Tabii hamamda bu kadar durunca acıkılır, hamamın göbek taşında turşu ve çeşit çeşit, içinde değişik yiyecekler olan yufka ekmek dürümleri iştahla yenirdi.

Bu arada gelinlik kızlar diri tenlerini, güzel vücutlarını verdikleri frikiklerle oğlan analarına sergiler oğlan anları da kızlara yarışa çıkmış güzeller gözüyle bakarlardı. İyi tanımazlarsa kimin kızı olduğunu öğrenirlerdi. Bu işte usta seçiciler kız anasıyla hemen laf kaynaştırmaya başlar o arada evlerini, kim olduklarını, babasının zanaatını bile öğrenirlerdi.
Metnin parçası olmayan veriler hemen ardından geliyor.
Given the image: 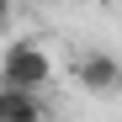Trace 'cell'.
I'll return each mask as SVG.
<instances>
[{"instance_id": "cell-1", "label": "cell", "mask_w": 122, "mask_h": 122, "mask_svg": "<svg viewBox=\"0 0 122 122\" xmlns=\"http://www.w3.org/2000/svg\"><path fill=\"white\" fill-rule=\"evenodd\" d=\"M53 80V64L37 43H11L5 58H0V90H21V96H37Z\"/></svg>"}, {"instance_id": "cell-2", "label": "cell", "mask_w": 122, "mask_h": 122, "mask_svg": "<svg viewBox=\"0 0 122 122\" xmlns=\"http://www.w3.org/2000/svg\"><path fill=\"white\" fill-rule=\"evenodd\" d=\"M74 80H80L90 96H117V90H122V64L106 58V53H85V58L74 64Z\"/></svg>"}, {"instance_id": "cell-3", "label": "cell", "mask_w": 122, "mask_h": 122, "mask_svg": "<svg viewBox=\"0 0 122 122\" xmlns=\"http://www.w3.org/2000/svg\"><path fill=\"white\" fill-rule=\"evenodd\" d=\"M0 122H48V112H43V96L0 90Z\"/></svg>"}]
</instances>
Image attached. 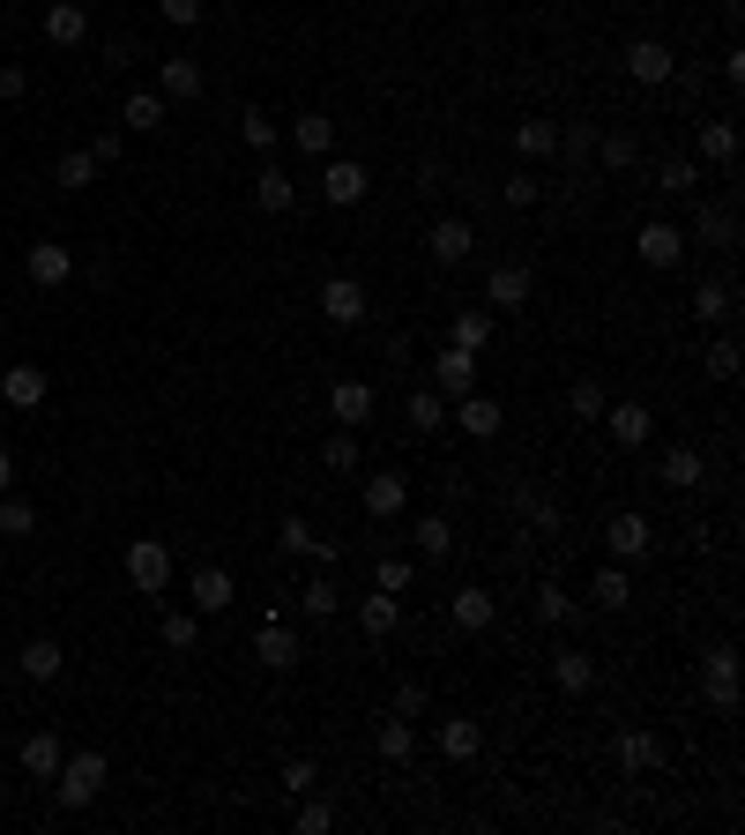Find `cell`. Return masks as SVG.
I'll list each match as a JSON object with an SVG mask.
<instances>
[{"instance_id": "1", "label": "cell", "mask_w": 745, "mask_h": 835, "mask_svg": "<svg viewBox=\"0 0 745 835\" xmlns=\"http://www.w3.org/2000/svg\"><path fill=\"white\" fill-rule=\"evenodd\" d=\"M52 791H60V805H68V813H83L90 798L105 791V753H68V761H60V776H52Z\"/></svg>"}, {"instance_id": "2", "label": "cell", "mask_w": 745, "mask_h": 835, "mask_svg": "<svg viewBox=\"0 0 745 835\" xmlns=\"http://www.w3.org/2000/svg\"><path fill=\"white\" fill-rule=\"evenodd\" d=\"M127 583L142 589V597H165V589H172V552H165V538H134V544H127Z\"/></svg>"}, {"instance_id": "3", "label": "cell", "mask_w": 745, "mask_h": 835, "mask_svg": "<svg viewBox=\"0 0 745 835\" xmlns=\"http://www.w3.org/2000/svg\"><path fill=\"white\" fill-rule=\"evenodd\" d=\"M372 195V172L358 165V157H329V165H321V202L329 209H358Z\"/></svg>"}, {"instance_id": "4", "label": "cell", "mask_w": 745, "mask_h": 835, "mask_svg": "<svg viewBox=\"0 0 745 835\" xmlns=\"http://www.w3.org/2000/svg\"><path fill=\"white\" fill-rule=\"evenodd\" d=\"M626 75L649 83V90H663L671 75H678V60H671V45H663V38H634V45H626Z\"/></svg>"}, {"instance_id": "5", "label": "cell", "mask_w": 745, "mask_h": 835, "mask_svg": "<svg viewBox=\"0 0 745 835\" xmlns=\"http://www.w3.org/2000/svg\"><path fill=\"white\" fill-rule=\"evenodd\" d=\"M23 269H31V284H38V292H60V284L75 277V254L60 247V239H38V247L23 254Z\"/></svg>"}, {"instance_id": "6", "label": "cell", "mask_w": 745, "mask_h": 835, "mask_svg": "<svg viewBox=\"0 0 745 835\" xmlns=\"http://www.w3.org/2000/svg\"><path fill=\"white\" fill-rule=\"evenodd\" d=\"M485 306H493V314H522V306H530V269H522V261H499L493 277H485Z\"/></svg>"}, {"instance_id": "7", "label": "cell", "mask_w": 745, "mask_h": 835, "mask_svg": "<svg viewBox=\"0 0 745 835\" xmlns=\"http://www.w3.org/2000/svg\"><path fill=\"white\" fill-rule=\"evenodd\" d=\"M321 314H329L335 329H358V321H366V284H358V277H329V284H321Z\"/></svg>"}, {"instance_id": "8", "label": "cell", "mask_w": 745, "mask_h": 835, "mask_svg": "<svg viewBox=\"0 0 745 835\" xmlns=\"http://www.w3.org/2000/svg\"><path fill=\"white\" fill-rule=\"evenodd\" d=\"M470 247H477L470 216H440V224H433V239H425V254H433L440 269H462V261H470Z\"/></svg>"}, {"instance_id": "9", "label": "cell", "mask_w": 745, "mask_h": 835, "mask_svg": "<svg viewBox=\"0 0 745 835\" xmlns=\"http://www.w3.org/2000/svg\"><path fill=\"white\" fill-rule=\"evenodd\" d=\"M604 544H612V560H649V544H657V530H649V515H612L604 522Z\"/></svg>"}, {"instance_id": "10", "label": "cell", "mask_w": 745, "mask_h": 835, "mask_svg": "<svg viewBox=\"0 0 745 835\" xmlns=\"http://www.w3.org/2000/svg\"><path fill=\"white\" fill-rule=\"evenodd\" d=\"M433 388H440V396H470V388H477V351L448 343V351L433 358Z\"/></svg>"}, {"instance_id": "11", "label": "cell", "mask_w": 745, "mask_h": 835, "mask_svg": "<svg viewBox=\"0 0 745 835\" xmlns=\"http://www.w3.org/2000/svg\"><path fill=\"white\" fill-rule=\"evenodd\" d=\"M90 38V15L75 0H45V45H60V52H75Z\"/></svg>"}, {"instance_id": "12", "label": "cell", "mask_w": 745, "mask_h": 835, "mask_svg": "<svg viewBox=\"0 0 745 835\" xmlns=\"http://www.w3.org/2000/svg\"><path fill=\"white\" fill-rule=\"evenodd\" d=\"M403 501H411V478H403V470L366 478V515H372V522H395V515H403Z\"/></svg>"}, {"instance_id": "13", "label": "cell", "mask_w": 745, "mask_h": 835, "mask_svg": "<svg viewBox=\"0 0 745 835\" xmlns=\"http://www.w3.org/2000/svg\"><path fill=\"white\" fill-rule=\"evenodd\" d=\"M157 97H172V105H194V97H202V68H194L187 52L157 60Z\"/></svg>"}, {"instance_id": "14", "label": "cell", "mask_w": 745, "mask_h": 835, "mask_svg": "<svg viewBox=\"0 0 745 835\" xmlns=\"http://www.w3.org/2000/svg\"><path fill=\"white\" fill-rule=\"evenodd\" d=\"M253 657H261V665H269V671H291V665H298V657H306V649H298V634H291V626H284V612H276V620H269V626H261V634H253Z\"/></svg>"}, {"instance_id": "15", "label": "cell", "mask_w": 745, "mask_h": 835, "mask_svg": "<svg viewBox=\"0 0 745 835\" xmlns=\"http://www.w3.org/2000/svg\"><path fill=\"white\" fill-rule=\"evenodd\" d=\"M604 433H612L619 448H641V440L657 433V418H649V403H604Z\"/></svg>"}, {"instance_id": "16", "label": "cell", "mask_w": 745, "mask_h": 835, "mask_svg": "<svg viewBox=\"0 0 745 835\" xmlns=\"http://www.w3.org/2000/svg\"><path fill=\"white\" fill-rule=\"evenodd\" d=\"M678 254H686V232L663 224V216H649V224H641V261H649V269H678Z\"/></svg>"}, {"instance_id": "17", "label": "cell", "mask_w": 745, "mask_h": 835, "mask_svg": "<svg viewBox=\"0 0 745 835\" xmlns=\"http://www.w3.org/2000/svg\"><path fill=\"white\" fill-rule=\"evenodd\" d=\"M253 209H261V216H291V209H298V187L284 179V165L253 172Z\"/></svg>"}, {"instance_id": "18", "label": "cell", "mask_w": 745, "mask_h": 835, "mask_svg": "<svg viewBox=\"0 0 745 835\" xmlns=\"http://www.w3.org/2000/svg\"><path fill=\"white\" fill-rule=\"evenodd\" d=\"M358 626H366L372 642H380V634H395V626H403V597H395V589H372V597H358Z\"/></svg>"}, {"instance_id": "19", "label": "cell", "mask_w": 745, "mask_h": 835, "mask_svg": "<svg viewBox=\"0 0 745 835\" xmlns=\"http://www.w3.org/2000/svg\"><path fill=\"white\" fill-rule=\"evenodd\" d=\"M456 425L470 433V440H493V433H499V403L470 388V396H456Z\"/></svg>"}, {"instance_id": "20", "label": "cell", "mask_w": 745, "mask_h": 835, "mask_svg": "<svg viewBox=\"0 0 745 835\" xmlns=\"http://www.w3.org/2000/svg\"><path fill=\"white\" fill-rule=\"evenodd\" d=\"M0 396H8L15 411H38L45 403V366H8V374H0Z\"/></svg>"}, {"instance_id": "21", "label": "cell", "mask_w": 745, "mask_h": 835, "mask_svg": "<svg viewBox=\"0 0 745 835\" xmlns=\"http://www.w3.org/2000/svg\"><path fill=\"white\" fill-rule=\"evenodd\" d=\"M619 768H626V776H657L663 746L649 739V731H619Z\"/></svg>"}, {"instance_id": "22", "label": "cell", "mask_w": 745, "mask_h": 835, "mask_svg": "<svg viewBox=\"0 0 745 835\" xmlns=\"http://www.w3.org/2000/svg\"><path fill=\"white\" fill-rule=\"evenodd\" d=\"M493 597H485V589H456V604H448V620L462 626V634H485V626H493Z\"/></svg>"}, {"instance_id": "23", "label": "cell", "mask_w": 745, "mask_h": 835, "mask_svg": "<svg viewBox=\"0 0 745 835\" xmlns=\"http://www.w3.org/2000/svg\"><path fill=\"white\" fill-rule=\"evenodd\" d=\"M477 746H485L477 716H448V724H440V753H448V761H477Z\"/></svg>"}, {"instance_id": "24", "label": "cell", "mask_w": 745, "mask_h": 835, "mask_svg": "<svg viewBox=\"0 0 745 835\" xmlns=\"http://www.w3.org/2000/svg\"><path fill=\"white\" fill-rule=\"evenodd\" d=\"M708 709H738V671H731V649H716L708 657Z\"/></svg>"}, {"instance_id": "25", "label": "cell", "mask_w": 745, "mask_h": 835, "mask_svg": "<svg viewBox=\"0 0 745 835\" xmlns=\"http://www.w3.org/2000/svg\"><path fill=\"white\" fill-rule=\"evenodd\" d=\"M329 411L343 418V425H366V418H372V388H366V380H335V388H329Z\"/></svg>"}, {"instance_id": "26", "label": "cell", "mask_w": 745, "mask_h": 835, "mask_svg": "<svg viewBox=\"0 0 745 835\" xmlns=\"http://www.w3.org/2000/svg\"><path fill=\"white\" fill-rule=\"evenodd\" d=\"M232 597H239V583H232L224 567H202V575H194V612H232Z\"/></svg>"}, {"instance_id": "27", "label": "cell", "mask_w": 745, "mask_h": 835, "mask_svg": "<svg viewBox=\"0 0 745 835\" xmlns=\"http://www.w3.org/2000/svg\"><path fill=\"white\" fill-rule=\"evenodd\" d=\"M701 478H708L701 448H671V456H663V485H671V493H694Z\"/></svg>"}, {"instance_id": "28", "label": "cell", "mask_w": 745, "mask_h": 835, "mask_svg": "<svg viewBox=\"0 0 745 835\" xmlns=\"http://www.w3.org/2000/svg\"><path fill=\"white\" fill-rule=\"evenodd\" d=\"M552 679H559L567 694H589V686H596V657H581V649H559V657H552Z\"/></svg>"}, {"instance_id": "29", "label": "cell", "mask_w": 745, "mask_h": 835, "mask_svg": "<svg viewBox=\"0 0 745 835\" xmlns=\"http://www.w3.org/2000/svg\"><path fill=\"white\" fill-rule=\"evenodd\" d=\"M60 761H68V746H60L52 731H31V739H23V768H31V776H60Z\"/></svg>"}, {"instance_id": "30", "label": "cell", "mask_w": 745, "mask_h": 835, "mask_svg": "<svg viewBox=\"0 0 745 835\" xmlns=\"http://www.w3.org/2000/svg\"><path fill=\"white\" fill-rule=\"evenodd\" d=\"M120 120L134 127V134H157V127H165V97H157V90H134L120 105Z\"/></svg>"}, {"instance_id": "31", "label": "cell", "mask_w": 745, "mask_h": 835, "mask_svg": "<svg viewBox=\"0 0 745 835\" xmlns=\"http://www.w3.org/2000/svg\"><path fill=\"white\" fill-rule=\"evenodd\" d=\"M515 150H522V157H559V127L552 120H515Z\"/></svg>"}, {"instance_id": "32", "label": "cell", "mask_w": 745, "mask_h": 835, "mask_svg": "<svg viewBox=\"0 0 745 835\" xmlns=\"http://www.w3.org/2000/svg\"><path fill=\"white\" fill-rule=\"evenodd\" d=\"M15 665H23V679H60V665H68V649H60V642H31V649H23V657H15Z\"/></svg>"}, {"instance_id": "33", "label": "cell", "mask_w": 745, "mask_h": 835, "mask_svg": "<svg viewBox=\"0 0 745 835\" xmlns=\"http://www.w3.org/2000/svg\"><path fill=\"white\" fill-rule=\"evenodd\" d=\"M97 157H90V150H68V157H60V165H52V187H68V195H83L90 179H97Z\"/></svg>"}, {"instance_id": "34", "label": "cell", "mask_w": 745, "mask_h": 835, "mask_svg": "<svg viewBox=\"0 0 745 835\" xmlns=\"http://www.w3.org/2000/svg\"><path fill=\"white\" fill-rule=\"evenodd\" d=\"M589 604H604V612H626V604H634V583H626V567H604V575L589 583Z\"/></svg>"}, {"instance_id": "35", "label": "cell", "mask_w": 745, "mask_h": 835, "mask_svg": "<svg viewBox=\"0 0 745 835\" xmlns=\"http://www.w3.org/2000/svg\"><path fill=\"white\" fill-rule=\"evenodd\" d=\"M411 538H417V560H448V552H456V530H448V515H425Z\"/></svg>"}, {"instance_id": "36", "label": "cell", "mask_w": 745, "mask_h": 835, "mask_svg": "<svg viewBox=\"0 0 745 835\" xmlns=\"http://www.w3.org/2000/svg\"><path fill=\"white\" fill-rule=\"evenodd\" d=\"M291 134H298V150H314V157H329V150H335V120H321V113H298Z\"/></svg>"}, {"instance_id": "37", "label": "cell", "mask_w": 745, "mask_h": 835, "mask_svg": "<svg viewBox=\"0 0 745 835\" xmlns=\"http://www.w3.org/2000/svg\"><path fill=\"white\" fill-rule=\"evenodd\" d=\"M448 343H462V351H485V343H493V314H485V306H470V314H456V329H448Z\"/></svg>"}, {"instance_id": "38", "label": "cell", "mask_w": 745, "mask_h": 835, "mask_svg": "<svg viewBox=\"0 0 745 835\" xmlns=\"http://www.w3.org/2000/svg\"><path fill=\"white\" fill-rule=\"evenodd\" d=\"M403 418H411L417 433H433V425H448V396L440 388H417L411 403H403Z\"/></svg>"}, {"instance_id": "39", "label": "cell", "mask_w": 745, "mask_h": 835, "mask_svg": "<svg viewBox=\"0 0 745 835\" xmlns=\"http://www.w3.org/2000/svg\"><path fill=\"white\" fill-rule=\"evenodd\" d=\"M694 239H708V247H738V216H731V209H701V216H694Z\"/></svg>"}, {"instance_id": "40", "label": "cell", "mask_w": 745, "mask_h": 835, "mask_svg": "<svg viewBox=\"0 0 745 835\" xmlns=\"http://www.w3.org/2000/svg\"><path fill=\"white\" fill-rule=\"evenodd\" d=\"M372 746H380V761H411V753H417V739H411V716H388Z\"/></svg>"}, {"instance_id": "41", "label": "cell", "mask_w": 745, "mask_h": 835, "mask_svg": "<svg viewBox=\"0 0 745 835\" xmlns=\"http://www.w3.org/2000/svg\"><path fill=\"white\" fill-rule=\"evenodd\" d=\"M701 157H708V165H731V157H738V134H731V120H701Z\"/></svg>"}, {"instance_id": "42", "label": "cell", "mask_w": 745, "mask_h": 835, "mask_svg": "<svg viewBox=\"0 0 745 835\" xmlns=\"http://www.w3.org/2000/svg\"><path fill=\"white\" fill-rule=\"evenodd\" d=\"M38 530V507L15 501V493H0V538H31Z\"/></svg>"}, {"instance_id": "43", "label": "cell", "mask_w": 745, "mask_h": 835, "mask_svg": "<svg viewBox=\"0 0 745 835\" xmlns=\"http://www.w3.org/2000/svg\"><path fill=\"white\" fill-rule=\"evenodd\" d=\"M657 187L663 195H694V187H701V165H694V157H671V165L657 172Z\"/></svg>"}, {"instance_id": "44", "label": "cell", "mask_w": 745, "mask_h": 835, "mask_svg": "<svg viewBox=\"0 0 745 835\" xmlns=\"http://www.w3.org/2000/svg\"><path fill=\"white\" fill-rule=\"evenodd\" d=\"M298 604H306V620H335V604H343V597H335V583H329V575H314Z\"/></svg>"}, {"instance_id": "45", "label": "cell", "mask_w": 745, "mask_h": 835, "mask_svg": "<svg viewBox=\"0 0 745 835\" xmlns=\"http://www.w3.org/2000/svg\"><path fill=\"white\" fill-rule=\"evenodd\" d=\"M701 358H708V374H716V380H738V336H716Z\"/></svg>"}, {"instance_id": "46", "label": "cell", "mask_w": 745, "mask_h": 835, "mask_svg": "<svg viewBox=\"0 0 745 835\" xmlns=\"http://www.w3.org/2000/svg\"><path fill=\"white\" fill-rule=\"evenodd\" d=\"M537 620H544V626L575 620V597H567V589H559V583H544V589H537Z\"/></svg>"}, {"instance_id": "47", "label": "cell", "mask_w": 745, "mask_h": 835, "mask_svg": "<svg viewBox=\"0 0 745 835\" xmlns=\"http://www.w3.org/2000/svg\"><path fill=\"white\" fill-rule=\"evenodd\" d=\"M694 314H701V321H723V314H731V284H723V277L701 284V292H694Z\"/></svg>"}, {"instance_id": "48", "label": "cell", "mask_w": 745, "mask_h": 835, "mask_svg": "<svg viewBox=\"0 0 745 835\" xmlns=\"http://www.w3.org/2000/svg\"><path fill=\"white\" fill-rule=\"evenodd\" d=\"M321 462H329V470H343V478L358 470V440H351V425H343V433H329V448H321Z\"/></svg>"}, {"instance_id": "49", "label": "cell", "mask_w": 745, "mask_h": 835, "mask_svg": "<svg viewBox=\"0 0 745 835\" xmlns=\"http://www.w3.org/2000/svg\"><path fill=\"white\" fill-rule=\"evenodd\" d=\"M515 507H522V515H530V522H537V530H559V507L544 501V493H530V485H522V493H515Z\"/></svg>"}, {"instance_id": "50", "label": "cell", "mask_w": 745, "mask_h": 835, "mask_svg": "<svg viewBox=\"0 0 745 835\" xmlns=\"http://www.w3.org/2000/svg\"><path fill=\"white\" fill-rule=\"evenodd\" d=\"M567 403H575V418H604V403H612V396H604L596 380H575V396H567Z\"/></svg>"}, {"instance_id": "51", "label": "cell", "mask_w": 745, "mask_h": 835, "mask_svg": "<svg viewBox=\"0 0 745 835\" xmlns=\"http://www.w3.org/2000/svg\"><path fill=\"white\" fill-rule=\"evenodd\" d=\"M194 634H202L194 612H165V642H172V649H194Z\"/></svg>"}, {"instance_id": "52", "label": "cell", "mask_w": 745, "mask_h": 835, "mask_svg": "<svg viewBox=\"0 0 745 835\" xmlns=\"http://www.w3.org/2000/svg\"><path fill=\"white\" fill-rule=\"evenodd\" d=\"M329 821H335L329 805H321V798H306V805H298V821H291V828H298V835H329Z\"/></svg>"}, {"instance_id": "53", "label": "cell", "mask_w": 745, "mask_h": 835, "mask_svg": "<svg viewBox=\"0 0 745 835\" xmlns=\"http://www.w3.org/2000/svg\"><path fill=\"white\" fill-rule=\"evenodd\" d=\"M314 784H321V768H314V761H284V791L291 798H306Z\"/></svg>"}, {"instance_id": "54", "label": "cell", "mask_w": 745, "mask_h": 835, "mask_svg": "<svg viewBox=\"0 0 745 835\" xmlns=\"http://www.w3.org/2000/svg\"><path fill=\"white\" fill-rule=\"evenodd\" d=\"M90 157H97V165H120V157H127V134H120V127H105V134L90 142Z\"/></svg>"}, {"instance_id": "55", "label": "cell", "mask_w": 745, "mask_h": 835, "mask_svg": "<svg viewBox=\"0 0 745 835\" xmlns=\"http://www.w3.org/2000/svg\"><path fill=\"white\" fill-rule=\"evenodd\" d=\"M380 589H395V597H411V560H380V575H372Z\"/></svg>"}, {"instance_id": "56", "label": "cell", "mask_w": 745, "mask_h": 835, "mask_svg": "<svg viewBox=\"0 0 745 835\" xmlns=\"http://www.w3.org/2000/svg\"><path fill=\"white\" fill-rule=\"evenodd\" d=\"M596 150H604V165H612V172H634V142H626V134H604Z\"/></svg>"}, {"instance_id": "57", "label": "cell", "mask_w": 745, "mask_h": 835, "mask_svg": "<svg viewBox=\"0 0 745 835\" xmlns=\"http://www.w3.org/2000/svg\"><path fill=\"white\" fill-rule=\"evenodd\" d=\"M239 127H247V142H253V150H276V120H269V113H247Z\"/></svg>"}, {"instance_id": "58", "label": "cell", "mask_w": 745, "mask_h": 835, "mask_svg": "<svg viewBox=\"0 0 745 835\" xmlns=\"http://www.w3.org/2000/svg\"><path fill=\"white\" fill-rule=\"evenodd\" d=\"M284 552H314V522L306 515H284Z\"/></svg>"}, {"instance_id": "59", "label": "cell", "mask_w": 745, "mask_h": 835, "mask_svg": "<svg viewBox=\"0 0 745 835\" xmlns=\"http://www.w3.org/2000/svg\"><path fill=\"white\" fill-rule=\"evenodd\" d=\"M157 8H165V23H179V31L202 23V0H157Z\"/></svg>"}, {"instance_id": "60", "label": "cell", "mask_w": 745, "mask_h": 835, "mask_svg": "<svg viewBox=\"0 0 745 835\" xmlns=\"http://www.w3.org/2000/svg\"><path fill=\"white\" fill-rule=\"evenodd\" d=\"M537 195H544V187H537V179H530V172H522V179H507V202H515V209H530V202H537Z\"/></svg>"}, {"instance_id": "61", "label": "cell", "mask_w": 745, "mask_h": 835, "mask_svg": "<svg viewBox=\"0 0 745 835\" xmlns=\"http://www.w3.org/2000/svg\"><path fill=\"white\" fill-rule=\"evenodd\" d=\"M23 90H31V75H23V68H0V97H8V105H15Z\"/></svg>"}, {"instance_id": "62", "label": "cell", "mask_w": 745, "mask_h": 835, "mask_svg": "<svg viewBox=\"0 0 745 835\" xmlns=\"http://www.w3.org/2000/svg\"><path fill=\"white\" fill-rule=\"evenodd\" d=\"M8 485H15V456L0 448V493H8Z\"/></svg>"}]
</instances>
Eve gelince de oğullarına falancanın kızının yüzü gözü güzelde hamamlığı daha da güzel diye methiyeler düzerlerdi.

ÇOCUKLUĞUMUZ:  Bu günkü lise ile kumpet arasında ev yoktu oralar tarla idi. Şimdiki kapalı spor salonunun yerleri de tarlaydı. Kapalı salonun yapımı devam ediyordu. Oraya evden testiden su doldurup götürürdük.  Her birimizin evlerimizden getirdiği kıyma yağ ve sebzelerle yaptığımız türlüler ve herkesin en az 2 pide yediği günler. 

Yine ufak ufak yapılmış Tükürüklü Köfteleri (elle çekilen köfte) el arabasında mangalda pişirip satanlar vardı. Köfte ekmek 50 kuruştu. O zamanki somunlar 700–750 gramdı, belki de daha fazlaydı. Saatlerce top koştururduk. O kocaman ekmekleri 10 dakikaya kalmaz yer bitirirdik. Sanki sandviç gibi görünürlerdi bizim gözümüze.

O tatlı lezzetleri şimdi ara da ara da bul! O günlerden bu günlere. Şimdi 50–60 sene gerilere giderken NEREDEEE O GÜNLERRR demekten ben de kendimi alamıyorum.